When he lost consciousness, police say they immediately tried to resuscitate him and failed. But they didn't wear body cameras - despite it being policy - meaning the details of the 29-year-old's final moments rely almost solely on the officers' testimony.

NSW Police said that "remedial action" was taken against both for the camera violation.

Last month, a coroner found Mr Rich had died of physical exertion and stress, but that it was not possible to determine whether the use of force applied by police was a contributing factor.

Supplied: Corina Rich Brandon RichSupplied: Corina Rich
Brandon Rich, pictured with his nephew, died after a prolonged struggle with two police officers

For Ms Rich, questions remain, and she relives that day on repeat - often in violent nightmares.

"I'm in my son's position, when he's dying on the ground. I don't have a life anymore. Your whole world is gone, broken."

When asked about the possibility of legal action, she almost laughs: "Nothing's going to happen to the police. It never does.

"I don't think we'll ever see change, as much as we want it.

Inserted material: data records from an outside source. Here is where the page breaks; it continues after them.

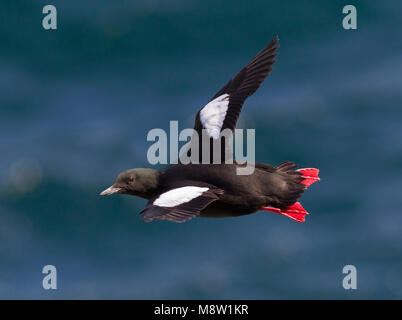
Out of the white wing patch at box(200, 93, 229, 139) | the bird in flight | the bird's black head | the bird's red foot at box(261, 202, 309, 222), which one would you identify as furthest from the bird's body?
the white wing patch at box(200, 93, 229, 139)

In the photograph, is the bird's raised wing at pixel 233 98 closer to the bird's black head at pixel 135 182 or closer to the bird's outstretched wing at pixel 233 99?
the bird's outstretched wing at pixel 233 99

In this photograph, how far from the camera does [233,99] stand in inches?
350

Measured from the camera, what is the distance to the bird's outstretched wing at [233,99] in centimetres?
855

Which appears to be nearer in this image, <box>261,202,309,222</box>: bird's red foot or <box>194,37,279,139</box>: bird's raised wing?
<box>194,37,279,139</box>: bird's raised wing

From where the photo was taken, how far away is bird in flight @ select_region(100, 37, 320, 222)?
23.8ft

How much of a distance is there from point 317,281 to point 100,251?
6.03 m

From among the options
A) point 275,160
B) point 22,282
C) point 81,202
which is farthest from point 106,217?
point 275,160

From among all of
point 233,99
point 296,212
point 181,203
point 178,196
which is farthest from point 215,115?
point 181,203

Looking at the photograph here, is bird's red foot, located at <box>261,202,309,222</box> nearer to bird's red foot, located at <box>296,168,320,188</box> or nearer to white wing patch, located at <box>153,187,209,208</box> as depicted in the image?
bird's red foot, located at <box>296,168,320,188</box>

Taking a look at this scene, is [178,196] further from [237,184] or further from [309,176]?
[309,176]

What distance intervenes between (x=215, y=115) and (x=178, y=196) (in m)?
1.62

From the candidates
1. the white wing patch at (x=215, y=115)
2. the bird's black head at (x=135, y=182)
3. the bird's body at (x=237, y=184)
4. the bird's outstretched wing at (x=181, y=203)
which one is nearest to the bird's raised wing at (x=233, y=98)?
the white wing patch at (x=215, y=115)

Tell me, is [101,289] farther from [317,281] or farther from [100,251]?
[317,281]

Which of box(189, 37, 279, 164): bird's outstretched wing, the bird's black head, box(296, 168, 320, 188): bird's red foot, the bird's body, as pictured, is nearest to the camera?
the bird's body
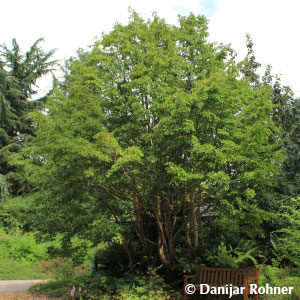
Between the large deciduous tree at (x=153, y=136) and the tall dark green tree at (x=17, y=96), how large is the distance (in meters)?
14.2

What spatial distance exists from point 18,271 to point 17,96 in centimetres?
1370

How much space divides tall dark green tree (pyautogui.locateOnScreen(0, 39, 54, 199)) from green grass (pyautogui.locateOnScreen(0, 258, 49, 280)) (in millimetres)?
8175

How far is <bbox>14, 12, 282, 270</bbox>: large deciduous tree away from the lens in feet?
20.8

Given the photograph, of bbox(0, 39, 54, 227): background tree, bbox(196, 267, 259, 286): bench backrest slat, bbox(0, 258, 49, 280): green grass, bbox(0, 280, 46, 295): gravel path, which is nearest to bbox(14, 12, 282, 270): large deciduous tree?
bbox(196, 267, 259, 286): bench backrest slat

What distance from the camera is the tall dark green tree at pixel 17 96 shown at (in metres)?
21.1

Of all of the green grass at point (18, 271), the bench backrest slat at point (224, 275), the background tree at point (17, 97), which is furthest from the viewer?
the background tree at point (17, 97)

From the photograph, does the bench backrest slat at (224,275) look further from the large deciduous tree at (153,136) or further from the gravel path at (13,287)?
the gravel path at (13,287)

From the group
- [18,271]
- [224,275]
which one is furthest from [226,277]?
[18,271]

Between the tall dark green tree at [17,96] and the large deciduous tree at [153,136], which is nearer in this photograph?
the large deciduous tree at [153,136]

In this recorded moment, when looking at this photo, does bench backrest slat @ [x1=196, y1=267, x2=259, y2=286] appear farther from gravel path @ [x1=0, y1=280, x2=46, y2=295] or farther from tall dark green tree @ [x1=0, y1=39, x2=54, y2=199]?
tall dark green tree @ [x1=0, y1=39, x2=54, y2=199]

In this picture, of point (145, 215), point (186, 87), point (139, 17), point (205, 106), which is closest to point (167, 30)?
point (139, 17)

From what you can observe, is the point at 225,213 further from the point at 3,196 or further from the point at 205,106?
the point at 3,196

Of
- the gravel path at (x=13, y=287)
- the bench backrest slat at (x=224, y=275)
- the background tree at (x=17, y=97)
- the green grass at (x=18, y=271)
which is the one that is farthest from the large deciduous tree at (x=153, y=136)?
the background tree at (x=17, y=97)

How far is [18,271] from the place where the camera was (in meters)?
12.4
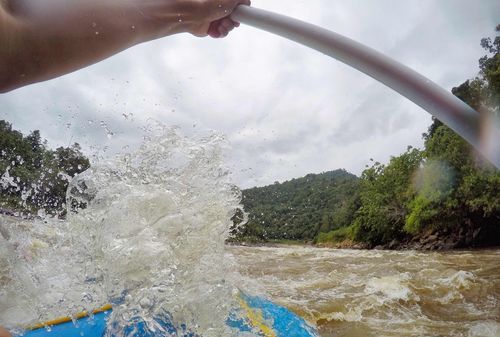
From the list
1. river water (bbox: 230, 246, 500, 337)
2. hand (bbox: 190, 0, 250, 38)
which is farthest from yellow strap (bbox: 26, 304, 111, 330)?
river water (bbox: 230, 246, 500, 337)

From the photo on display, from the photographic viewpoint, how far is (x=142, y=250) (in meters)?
2.05

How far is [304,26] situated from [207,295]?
60.7 inches

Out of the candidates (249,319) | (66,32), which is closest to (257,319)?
(249,319)

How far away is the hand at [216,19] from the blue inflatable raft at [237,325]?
4.79ft

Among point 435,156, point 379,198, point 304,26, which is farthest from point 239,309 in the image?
point 379,198

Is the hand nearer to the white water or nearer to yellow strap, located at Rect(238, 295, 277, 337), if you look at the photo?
the white water

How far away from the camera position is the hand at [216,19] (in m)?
1.44

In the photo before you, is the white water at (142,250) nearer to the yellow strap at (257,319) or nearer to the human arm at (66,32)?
the yellow strap at (257,319)

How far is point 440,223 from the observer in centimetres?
2405

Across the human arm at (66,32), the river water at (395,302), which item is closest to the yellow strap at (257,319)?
the river water at (395,302)

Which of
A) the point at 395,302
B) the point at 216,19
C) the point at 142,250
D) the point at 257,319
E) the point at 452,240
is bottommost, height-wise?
the point at 452,240

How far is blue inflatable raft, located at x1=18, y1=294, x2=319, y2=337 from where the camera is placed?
6.72 feet

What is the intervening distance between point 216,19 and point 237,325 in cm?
172

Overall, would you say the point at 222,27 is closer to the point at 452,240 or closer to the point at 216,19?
the point at 216,19
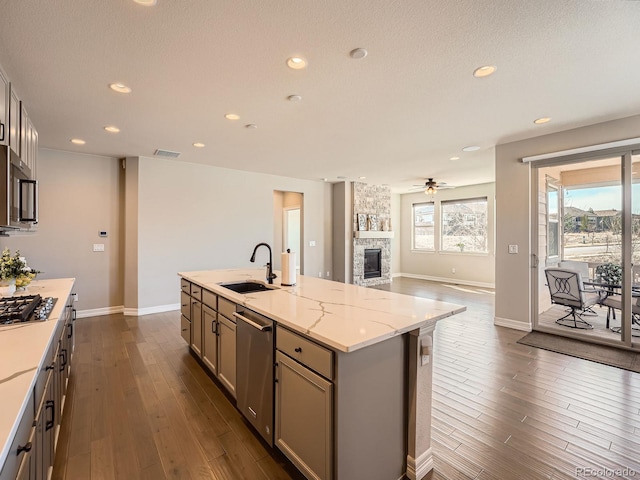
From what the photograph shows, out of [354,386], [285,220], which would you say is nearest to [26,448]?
[354,386]

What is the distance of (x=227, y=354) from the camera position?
2.48m

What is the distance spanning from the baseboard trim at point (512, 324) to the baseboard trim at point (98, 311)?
608 cm

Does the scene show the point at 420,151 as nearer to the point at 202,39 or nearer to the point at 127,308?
the point at 202,39

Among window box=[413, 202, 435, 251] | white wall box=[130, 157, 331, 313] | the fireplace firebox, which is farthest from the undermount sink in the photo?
window box=[413, 202, 435, 251]

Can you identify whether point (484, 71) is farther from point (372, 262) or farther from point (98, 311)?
point (372, 262)

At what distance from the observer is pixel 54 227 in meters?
4.68

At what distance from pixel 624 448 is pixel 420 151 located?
401cm

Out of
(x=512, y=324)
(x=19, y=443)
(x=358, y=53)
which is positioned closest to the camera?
(x=19, y=443)

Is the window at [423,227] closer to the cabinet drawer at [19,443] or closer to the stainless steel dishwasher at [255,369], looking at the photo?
the stainless steel dishwasher at [255,369]

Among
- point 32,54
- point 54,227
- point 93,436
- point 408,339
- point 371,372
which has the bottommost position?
point 93,436

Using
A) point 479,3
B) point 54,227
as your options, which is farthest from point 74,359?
point 479,3

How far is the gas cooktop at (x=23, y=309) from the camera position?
168 cm

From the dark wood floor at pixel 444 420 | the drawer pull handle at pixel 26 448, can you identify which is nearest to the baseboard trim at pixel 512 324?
the dark wood floor at pixel 444 420

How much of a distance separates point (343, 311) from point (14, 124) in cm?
277
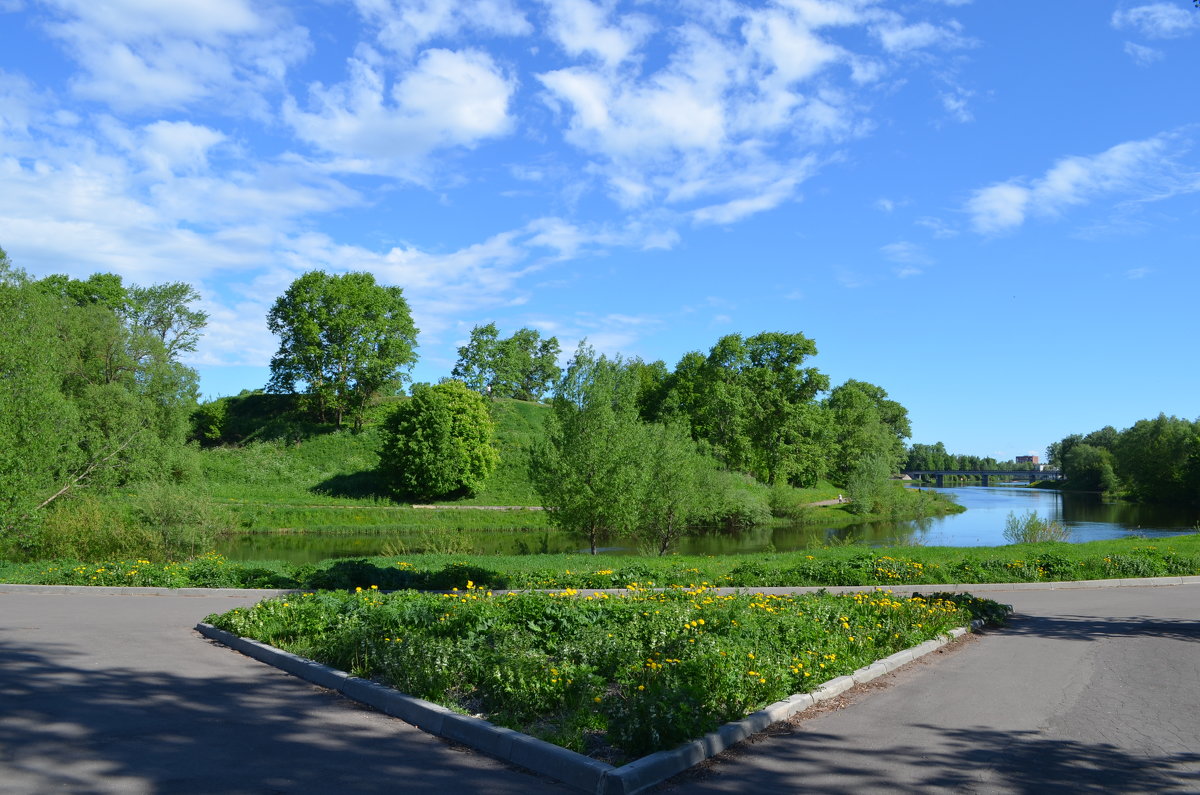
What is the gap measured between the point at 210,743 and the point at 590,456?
2096 cm

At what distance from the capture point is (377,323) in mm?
56719

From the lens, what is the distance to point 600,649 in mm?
7410

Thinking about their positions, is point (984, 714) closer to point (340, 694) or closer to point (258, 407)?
point (340, 694)

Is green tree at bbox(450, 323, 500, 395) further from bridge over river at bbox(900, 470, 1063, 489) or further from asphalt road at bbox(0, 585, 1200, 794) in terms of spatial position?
bridge over river at bbox(900, 470, 1063, 489)

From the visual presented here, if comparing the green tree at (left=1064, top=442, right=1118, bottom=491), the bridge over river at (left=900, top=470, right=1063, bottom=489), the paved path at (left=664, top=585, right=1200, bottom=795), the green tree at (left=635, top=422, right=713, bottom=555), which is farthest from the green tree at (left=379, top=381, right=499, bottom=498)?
the bridge over river at (left=900, top=470, right=1063, bottom=489)

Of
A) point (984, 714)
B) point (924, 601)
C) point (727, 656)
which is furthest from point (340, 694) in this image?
point (924, 601)

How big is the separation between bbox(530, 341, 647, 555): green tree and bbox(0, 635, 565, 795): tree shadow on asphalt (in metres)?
19.0

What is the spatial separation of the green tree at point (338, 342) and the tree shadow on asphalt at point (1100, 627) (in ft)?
162

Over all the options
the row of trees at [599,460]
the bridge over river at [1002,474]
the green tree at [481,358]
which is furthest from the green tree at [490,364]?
the bridge over river at [1002,474]

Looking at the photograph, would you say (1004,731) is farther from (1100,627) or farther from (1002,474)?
(1002,474)

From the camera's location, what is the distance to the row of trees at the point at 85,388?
21.5 metres

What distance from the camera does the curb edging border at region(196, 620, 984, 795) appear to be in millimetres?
5020

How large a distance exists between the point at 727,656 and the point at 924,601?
19.5 feet

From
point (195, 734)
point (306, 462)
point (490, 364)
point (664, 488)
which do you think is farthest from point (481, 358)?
point (195, 734)
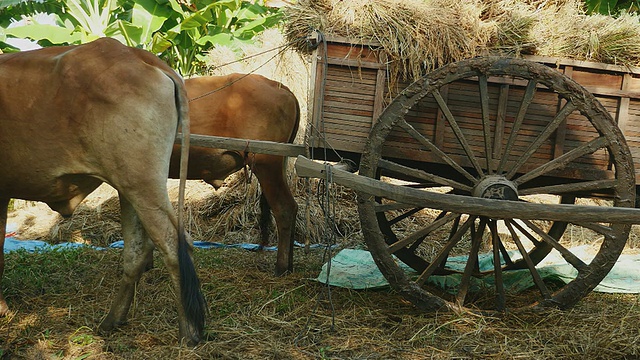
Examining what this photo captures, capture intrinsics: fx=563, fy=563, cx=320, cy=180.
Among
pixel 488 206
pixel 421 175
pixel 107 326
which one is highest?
pixel 421 175

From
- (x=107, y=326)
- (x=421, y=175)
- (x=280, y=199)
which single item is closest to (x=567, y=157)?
(x=421, y=175)

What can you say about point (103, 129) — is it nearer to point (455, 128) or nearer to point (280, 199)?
point (455, 128)

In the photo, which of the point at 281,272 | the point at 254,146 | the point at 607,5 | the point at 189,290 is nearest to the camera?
the point at 189,290

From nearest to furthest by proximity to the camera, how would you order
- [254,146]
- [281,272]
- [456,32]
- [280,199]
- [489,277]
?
[456,32] < [254,146] < [489,277] < [281,272] < [280,199]

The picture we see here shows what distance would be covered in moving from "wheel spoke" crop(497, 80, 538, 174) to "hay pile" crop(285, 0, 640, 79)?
14.5 inches

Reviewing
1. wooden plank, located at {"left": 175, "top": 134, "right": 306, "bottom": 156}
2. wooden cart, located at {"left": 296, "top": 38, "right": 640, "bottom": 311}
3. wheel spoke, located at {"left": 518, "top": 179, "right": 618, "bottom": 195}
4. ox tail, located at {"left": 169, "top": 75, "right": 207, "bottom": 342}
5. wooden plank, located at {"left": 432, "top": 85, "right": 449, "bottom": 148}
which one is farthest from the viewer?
wooden plank, located at {"left": 175, "top": 134, "right": 306, "bottom": 156}

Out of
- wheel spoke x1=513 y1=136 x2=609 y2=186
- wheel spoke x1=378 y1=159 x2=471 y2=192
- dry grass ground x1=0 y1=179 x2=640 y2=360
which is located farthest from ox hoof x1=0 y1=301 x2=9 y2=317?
wheel spoke x1=513 y1=136 x2=609 y2=186

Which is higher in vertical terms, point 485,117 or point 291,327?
point 485,117

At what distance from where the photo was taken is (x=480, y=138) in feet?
13.5

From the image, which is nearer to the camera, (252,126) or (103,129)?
(103,129)

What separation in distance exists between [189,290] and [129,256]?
0.58m

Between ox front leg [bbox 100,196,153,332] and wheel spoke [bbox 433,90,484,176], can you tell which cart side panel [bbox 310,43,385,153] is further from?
ox front leg [bbox 100,196,153,332]

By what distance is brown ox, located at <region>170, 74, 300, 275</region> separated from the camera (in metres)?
5.63

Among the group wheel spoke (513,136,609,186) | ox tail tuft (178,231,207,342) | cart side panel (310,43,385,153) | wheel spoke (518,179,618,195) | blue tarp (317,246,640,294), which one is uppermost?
cart side panel (310,43,385,153)
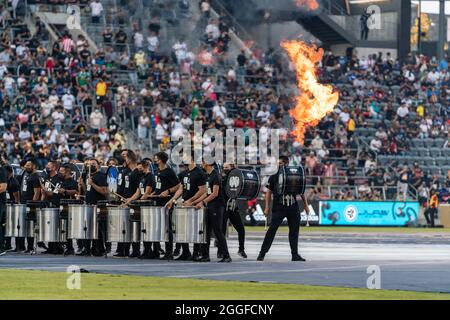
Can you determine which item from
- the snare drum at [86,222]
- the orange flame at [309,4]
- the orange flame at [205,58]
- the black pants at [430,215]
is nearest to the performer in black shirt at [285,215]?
the snare drum at [86,222]

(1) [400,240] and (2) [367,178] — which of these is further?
(2) [367,178]

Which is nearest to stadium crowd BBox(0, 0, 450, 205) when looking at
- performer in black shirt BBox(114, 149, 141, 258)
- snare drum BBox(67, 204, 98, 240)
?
snare drum BBox(67, 204, 98, 240)

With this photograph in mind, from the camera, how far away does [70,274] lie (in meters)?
19.7

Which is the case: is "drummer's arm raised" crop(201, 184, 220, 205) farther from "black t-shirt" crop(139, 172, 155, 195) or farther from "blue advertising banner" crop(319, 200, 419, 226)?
"blue advertising banner" crop(319, 200, 419, 226)

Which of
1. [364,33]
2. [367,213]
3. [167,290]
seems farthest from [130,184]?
[364,33]

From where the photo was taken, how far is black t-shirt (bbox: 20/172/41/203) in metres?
27.1

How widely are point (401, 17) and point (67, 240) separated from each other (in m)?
38.3

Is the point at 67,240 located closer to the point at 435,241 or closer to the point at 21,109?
the point at 435,241

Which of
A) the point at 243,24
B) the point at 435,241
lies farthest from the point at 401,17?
the point at 435,241

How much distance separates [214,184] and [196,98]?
85.3ft

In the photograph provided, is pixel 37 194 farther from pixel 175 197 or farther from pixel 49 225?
pixel 175 197

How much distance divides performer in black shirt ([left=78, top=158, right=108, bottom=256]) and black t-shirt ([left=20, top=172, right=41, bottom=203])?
4.78 ft

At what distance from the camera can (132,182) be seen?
2539cm
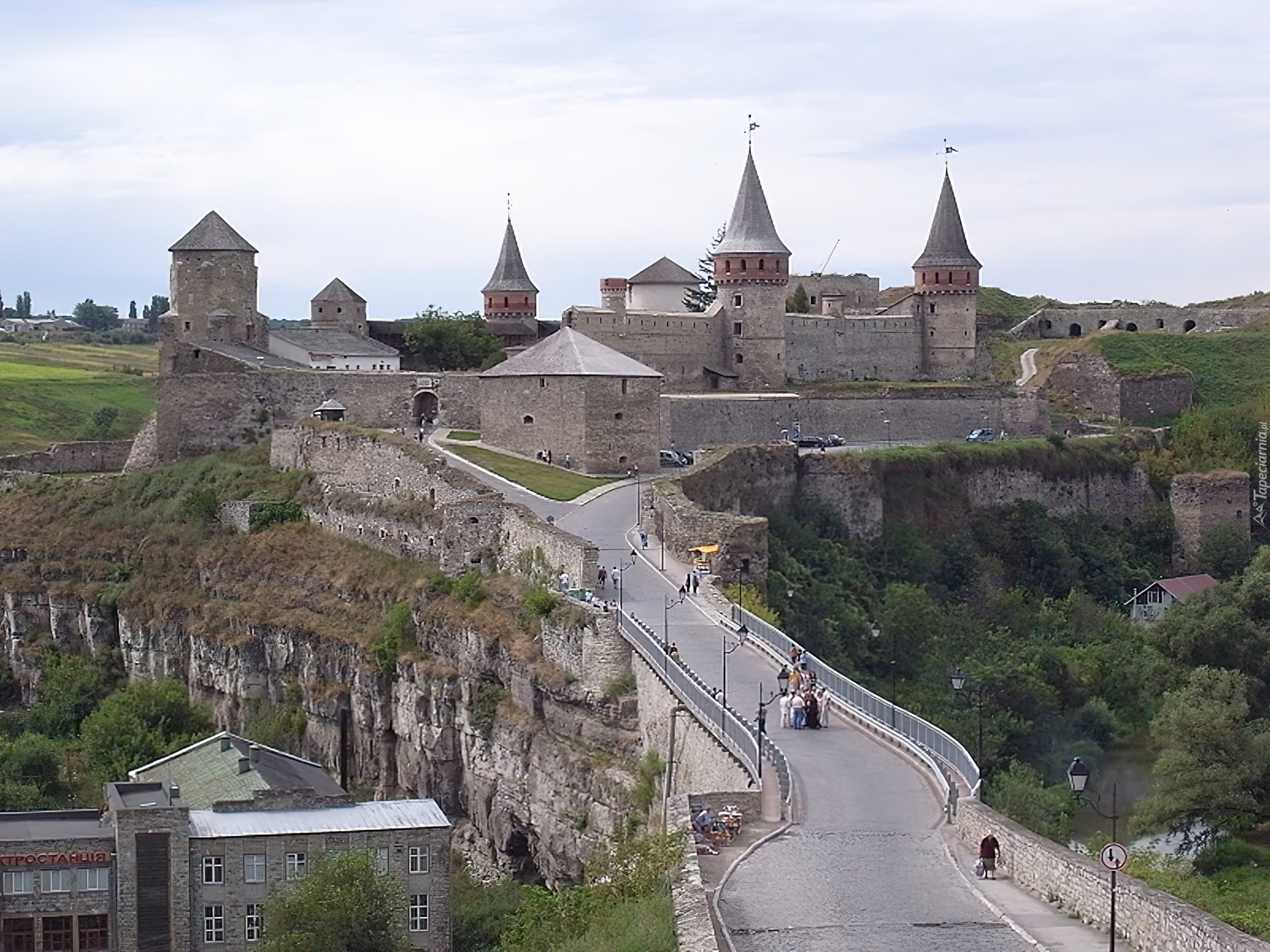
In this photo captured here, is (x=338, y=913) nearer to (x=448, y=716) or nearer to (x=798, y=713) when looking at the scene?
(x=798, y=713)

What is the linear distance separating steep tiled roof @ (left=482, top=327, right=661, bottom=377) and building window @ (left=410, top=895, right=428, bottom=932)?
71.8 ft

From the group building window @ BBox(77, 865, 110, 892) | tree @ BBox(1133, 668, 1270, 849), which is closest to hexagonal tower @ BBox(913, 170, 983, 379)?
tree @ BBox(1133, 668, 1270, 849)

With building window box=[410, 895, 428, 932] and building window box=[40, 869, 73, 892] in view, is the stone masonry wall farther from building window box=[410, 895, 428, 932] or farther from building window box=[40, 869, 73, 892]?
building window box=[40, 869, 73, 892]

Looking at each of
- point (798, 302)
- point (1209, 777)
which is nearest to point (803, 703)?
point (1209, 777)

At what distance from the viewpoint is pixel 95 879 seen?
3528 cm

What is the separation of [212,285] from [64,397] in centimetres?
4289

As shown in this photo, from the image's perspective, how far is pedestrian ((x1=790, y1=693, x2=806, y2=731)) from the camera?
97.7 feet

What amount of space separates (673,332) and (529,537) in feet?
99.0

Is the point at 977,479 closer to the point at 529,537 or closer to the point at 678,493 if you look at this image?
the point at 678,493

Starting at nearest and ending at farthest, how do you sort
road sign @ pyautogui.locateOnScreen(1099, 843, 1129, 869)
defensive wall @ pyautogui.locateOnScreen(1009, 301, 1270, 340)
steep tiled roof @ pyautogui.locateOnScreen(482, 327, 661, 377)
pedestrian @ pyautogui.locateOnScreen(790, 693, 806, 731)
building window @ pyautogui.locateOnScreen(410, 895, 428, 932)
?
road sign @ pyautogui.locateOnScreen(1099, 843, 1129, 869)
pedestrian @ pyautogui.locateOnScreen(790, 693, 806, 731)
building window @ pyautogui.locateOnScreen(410, 895, 428, 932)
steep tiled roof @ pyautogui.locateOnScreen(482, 327, 661, 377)
defensive wall @ pyautogui.locateOnScreen(1009, 301, 1270, 340)

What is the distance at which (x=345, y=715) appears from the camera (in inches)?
1900

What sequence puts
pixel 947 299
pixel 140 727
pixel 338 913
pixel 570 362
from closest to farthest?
1. pixel 338 913
2. pixel 140 727
3. pixel 570 362
4. pixel 947 299

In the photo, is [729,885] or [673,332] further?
[673,332]

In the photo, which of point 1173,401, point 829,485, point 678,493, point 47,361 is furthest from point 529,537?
point 47,361
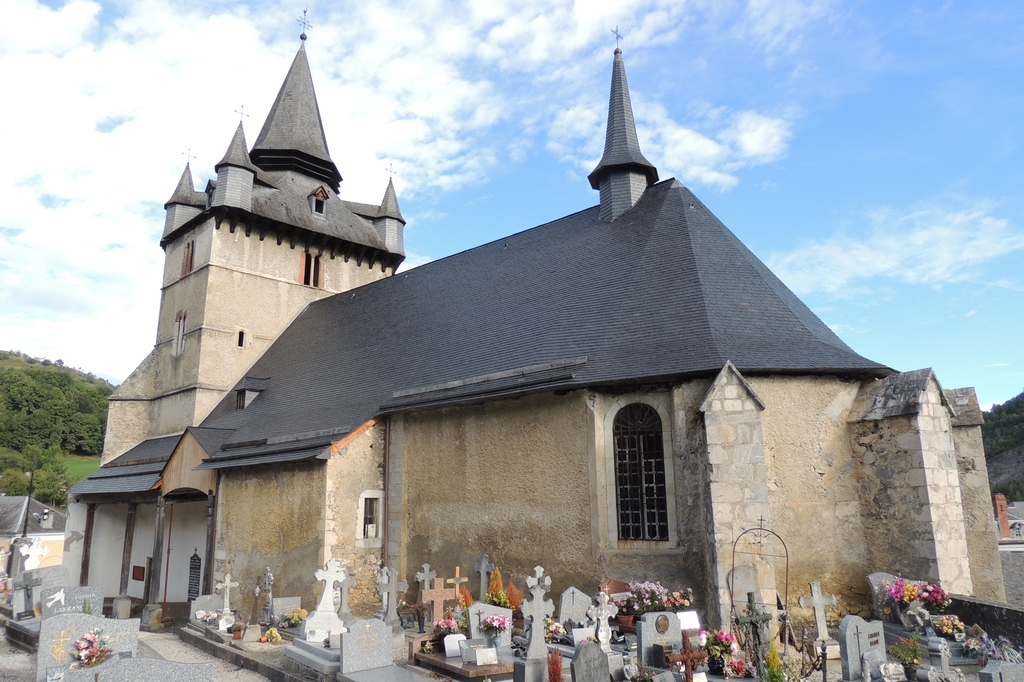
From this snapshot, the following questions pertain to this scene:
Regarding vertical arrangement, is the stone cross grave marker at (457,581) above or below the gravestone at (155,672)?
above

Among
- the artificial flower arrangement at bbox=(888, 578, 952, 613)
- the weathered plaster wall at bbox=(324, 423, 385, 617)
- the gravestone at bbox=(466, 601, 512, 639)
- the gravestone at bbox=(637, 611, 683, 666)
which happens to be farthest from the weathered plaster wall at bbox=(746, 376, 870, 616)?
the weathered plaster wall at bbox=(324, 423, 385, 617)

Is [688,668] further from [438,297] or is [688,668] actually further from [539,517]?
[438,297]

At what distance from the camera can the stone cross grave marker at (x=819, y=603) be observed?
933 centimetres

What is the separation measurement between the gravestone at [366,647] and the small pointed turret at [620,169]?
10618mm

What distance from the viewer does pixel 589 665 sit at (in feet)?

The whole system sucks."

It's a view shared by many Indigenous families and advocates, who feel hope is hard to come by.

But several experts told the BBC that in the short team at least, a warranted conviction of a police or prison officer over an Indigenous death in custody could be "groundbreaking".

"It would send a message that police are not immune from the criminal justice system," Prof Anthony says.

She cautions that few cases make it to trial and when they do it's rare for "police not to be believed" by what are usually "non-Indigenous juries".

Australia's national police union declined to answer questions from the BBC.

Ms Nixon is convinced that a reckoning won't come until there's sustained public outrage over every Indigenous death.

"When you're only 3% of the population, you rely on the other 97% to do the right thing," she says.

"It comes down to human compassion [but] there's still a blame the victim mentality - as though what happens to us is what we deserve. Maybe future generations will change that narrative."